The PCU (Propeller Control Unit) is the component that controls the R391 Dowty propeller blade angle by directing engine oil flow through the beta tube to the cylinder and piston. It regulates the pitch of the propeller blades, allowing for efficient operation and control of the aircraft's speed and thrust. The other options mentioned (GBE valve, PUAD, GMAD) do not have the specific function of controlling the propeller blade angle.

FADEC stands for Full Authority Digital Engine Control. It is a system used in aircraft to control the engine's performance. In the case of the R391 Dowty propeller, the FADEC system is responsible for directing the PCU (Propeller Control Unit) to meter fine and coarse pitch oil to maintain the desired RPM (1020.7). The FADEC system continuously monitors and adjusts various parameters, such as fuel flow, propeller pitch, and engine speed, to optimize the engine's performance during flight operations.

Mechanical governing provides the foundation for normal and synchrophasing propeller governing modes. Normal governing mode is used to control the propeller pitch to maintain a constant RPM, while synchrophasing mode is used to synchronize the propeller speeds on multi-engine aircraft. The other options, beta range and alpha range, are not directly related to mechanical governing.

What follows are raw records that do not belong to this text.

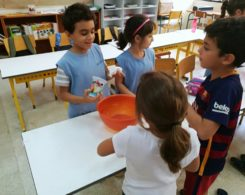 Sciences primaire CE1 (8)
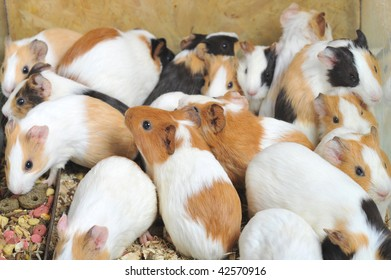 Many different guinea pigs sit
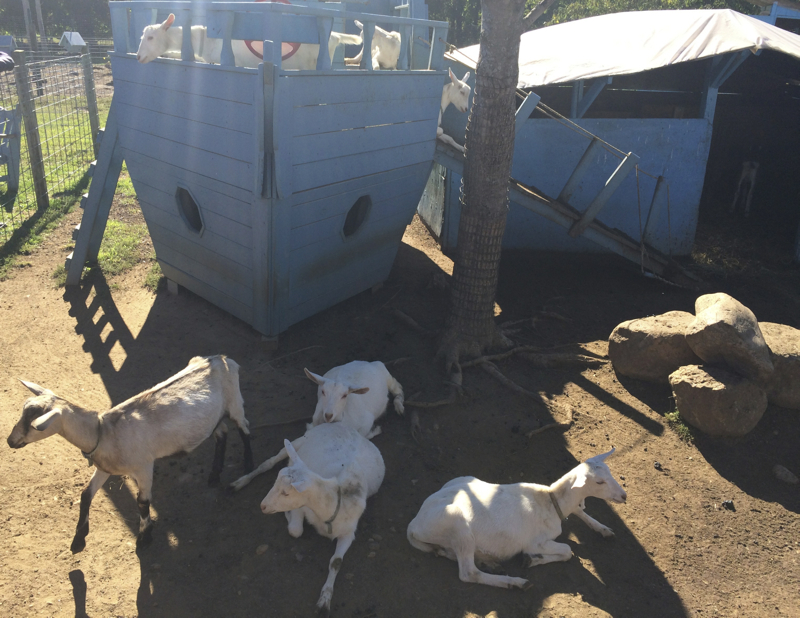 Goats on Catapano dairy farm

When the control winding voltage is different from the reference-winding voltage on the 54H60-91 propeller speed bias motor, the speed bias motor rotates and increases or decreases the blade angle.

The correct answer is PCU. PCU stands for Propeller Control Unit, which is responsible for controlling the pitch of the propeller blades. The feather valve, in this case, is located inside the PCU. The feather valve is an important component that allows the pilot to feather the propeller, which means to rotate the blades parallel to the airflow to reduce drag in case of an engine failure or shutdown.

The correct answer is PCU. The PCU, or Propeller Control Unit, is the component that provides blade angle feedback to the FADEC (Full Authority Digital Engine Control) by two RVDTs (Rotary Variable Differential Transformers). The RVDTs measure the position of the propeller blades and provide this information to the FADEC, which then adjusts the propeller pitch accordingly. This allows for precise control of the propeller and optimal engine performance.

The R391 Dowty propeller uses the RVDTS (Rotary Variable Differential Transformer System) to relay propeller blade angle information to the FADEC (Full Authority Digital Engine Control) units. The RVDTS is a sensor system that measures the position of the propeller blades and provides this data to the FADEC units, allowing them to adjust the propeller pitch as needed for optimal engine performance.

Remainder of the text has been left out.